He nodded. "Yes. We will find a way to make this work, Edward."

"I trust you," I told him with a smile. He returned my smile, albeit slightly more grimly, then stepped into the cab. He gave the driver the name of the hospital and the car moved once more into the traffic. I watched it until it disappeared onto the streets. Then I turned to the hundreds of gravestones that covered the grounds of Oakswood Cemetery.

I was not entirely sure where my parents would be buried. They must have planned it in their wills, but I had never been made aware of that fact, supposing of course that their deaths would be a long while away indeed. Neither would they be exactly new so there would be no physical markings to guide me.

There was no one around- the caretaker was in his small abode nearby, getting dinner ready. I walked at my normal pace to search through the gravestones.

I came to them near the left corner of the cemetery. The stones were not ornate, but rather simple lines carved into stones of fine material. They were still clean and neat and showed no signs of wear. A befitting representation for the lives my mother and father had lived.

And at the very last of the row, nearly touching the fence enclosing the grounds, was my grave.

It was not as strange as I thought it would be, gazing down at my own grave, and not just because I knew the grave to be empty. Perhaps it was because I had accepted that my life, in some form, had ended.

My life as a human was over. Life as a vampire was not as bad as some might believe it to be, at least the way that Carlisle had taught me, but it did not mean that there weren't certain aspects of my human life that I would not be able to revisit. That would not have changed unalterably.

I wondered if I would have wanted Carlisle to save my parents the way he had saved me. Their bodies may not have been able to withstand the pain however; perhaps it would have been a fruitless effort.

And as I contemplated, I felt assured that they were where they belonged now. My parents had been very good people; there could be no reason for them to be anywhere but in heaven.

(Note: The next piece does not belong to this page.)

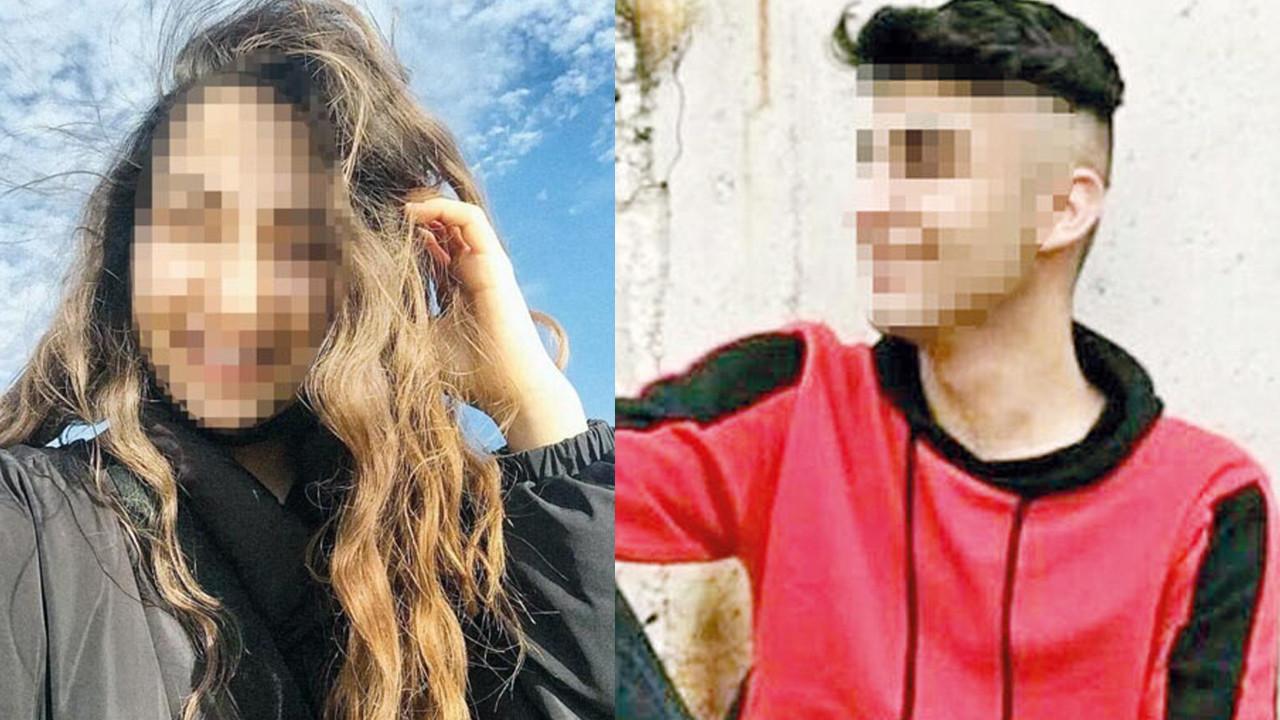 4 yıldır genç kızın kabusu oldu! ''Ne olur beni kurtarın''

Was there a place for me in that same heaven now?

It simply didn't seem right. A part of me very much wanted to believe it- wanted to believe in Carlisle's view, that we would have the same chance as any other human, but we were so different from humans now. My natural reactions, even if I had learned to overcome them, were little better than a human murderer. How could I possibly be viewed in the same light?

And there simply had to be a price to pay for limitless strength and immortality. What greater price could there be than that of a soul?

Well, there was really no reason to worry about that now. As far as Carlisle had told me, I had no reason to fear my existence being extinguished as there was one single, and very difficult, way of accomplishing that. I would have eons to ponder over the status of my soul.

I looked to the graves of my parents again. I had not even thought to bring flowers, and as I viewed the surrounding snow-covered grounds, there was nothing available here either. The only thing I could do was promise that I would protect and keep safe all that they had left behind in the world and never allow them to fade. Especially as my own memories would.

I tried to dredge up some memories now. A few hazy flashes from my childhood surfaced. All happy, all good memories. But growing ever shorter, less clear.

I stared at their gravestones, memorizing each tiny facet until I heard the sound of the cab pull into the cemetery once more.

"Goodbye," I whispered to the cold night air and walked to the cemetery entrance.

Carlisle stepped out of the cab, a slightly apprehensive tenor to his thoughts, but relieved as well. It did not appear that there had been any trouble. His face smoothed as he saw me.

As he stepped closer to me, a breeze flowing before him blew past me and with it I caught a scent.

In that moment, the world shifted.

It was as if I had never smelled anything before, as if this was the first scent to have ever been caught by my senses. Or perhaps it was more that now there seemed to be no other smell that existed in the world beyond this mouthwatering, horrendously appealing aroma.

There was no choice in the matter. I had to find that scent, whoever its owner was, and devour it. It did not matter what I did or what would happen so long as I could taste the blood that belonged to that scent.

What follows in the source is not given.